_PROVIDED DATA_.
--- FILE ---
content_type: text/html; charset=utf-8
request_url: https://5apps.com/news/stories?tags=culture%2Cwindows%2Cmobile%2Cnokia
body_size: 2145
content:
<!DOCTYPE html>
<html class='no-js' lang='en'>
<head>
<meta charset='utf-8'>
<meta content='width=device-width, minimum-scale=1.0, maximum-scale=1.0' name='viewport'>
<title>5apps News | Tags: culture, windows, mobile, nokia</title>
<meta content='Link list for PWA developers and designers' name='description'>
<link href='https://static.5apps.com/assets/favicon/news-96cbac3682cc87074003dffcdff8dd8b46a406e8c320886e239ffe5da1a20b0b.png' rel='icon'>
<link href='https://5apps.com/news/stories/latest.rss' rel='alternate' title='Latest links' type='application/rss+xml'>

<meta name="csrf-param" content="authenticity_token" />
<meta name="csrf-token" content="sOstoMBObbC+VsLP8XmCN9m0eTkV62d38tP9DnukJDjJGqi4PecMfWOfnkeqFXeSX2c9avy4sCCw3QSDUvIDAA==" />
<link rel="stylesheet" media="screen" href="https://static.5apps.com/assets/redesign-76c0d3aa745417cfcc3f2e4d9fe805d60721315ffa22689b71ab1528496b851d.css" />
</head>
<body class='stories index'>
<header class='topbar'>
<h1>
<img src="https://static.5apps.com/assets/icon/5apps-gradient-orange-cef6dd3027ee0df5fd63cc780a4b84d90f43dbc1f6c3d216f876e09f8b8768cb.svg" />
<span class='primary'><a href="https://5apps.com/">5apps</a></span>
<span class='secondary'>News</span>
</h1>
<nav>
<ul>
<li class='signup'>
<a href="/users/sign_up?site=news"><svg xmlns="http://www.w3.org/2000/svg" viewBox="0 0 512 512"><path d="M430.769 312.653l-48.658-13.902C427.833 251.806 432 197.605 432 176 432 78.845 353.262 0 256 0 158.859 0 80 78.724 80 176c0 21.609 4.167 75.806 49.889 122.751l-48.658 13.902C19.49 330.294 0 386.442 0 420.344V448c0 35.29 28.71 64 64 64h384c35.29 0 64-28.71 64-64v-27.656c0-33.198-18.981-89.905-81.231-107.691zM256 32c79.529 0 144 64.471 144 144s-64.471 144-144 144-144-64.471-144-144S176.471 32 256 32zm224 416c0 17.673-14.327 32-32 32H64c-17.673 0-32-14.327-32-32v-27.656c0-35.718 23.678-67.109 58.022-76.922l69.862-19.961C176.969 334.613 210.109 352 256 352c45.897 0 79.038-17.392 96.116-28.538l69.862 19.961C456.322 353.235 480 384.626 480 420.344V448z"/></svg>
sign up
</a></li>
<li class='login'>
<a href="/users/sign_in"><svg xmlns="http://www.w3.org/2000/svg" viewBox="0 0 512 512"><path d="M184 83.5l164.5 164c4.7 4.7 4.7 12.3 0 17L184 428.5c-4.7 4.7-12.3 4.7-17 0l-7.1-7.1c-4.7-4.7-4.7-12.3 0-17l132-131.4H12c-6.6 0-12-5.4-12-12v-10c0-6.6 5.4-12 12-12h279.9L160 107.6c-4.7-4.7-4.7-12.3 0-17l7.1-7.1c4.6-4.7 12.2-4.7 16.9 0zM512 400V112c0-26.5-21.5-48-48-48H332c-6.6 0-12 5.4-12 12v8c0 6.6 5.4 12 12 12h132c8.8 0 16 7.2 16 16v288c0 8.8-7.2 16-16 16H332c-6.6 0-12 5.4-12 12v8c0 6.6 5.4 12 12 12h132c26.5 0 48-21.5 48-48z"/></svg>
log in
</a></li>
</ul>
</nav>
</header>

_YOUR TASK_. Only the number is wanted: how many lines in the material above contain the string "static"?

_WRITTEN SOLUTION_. 3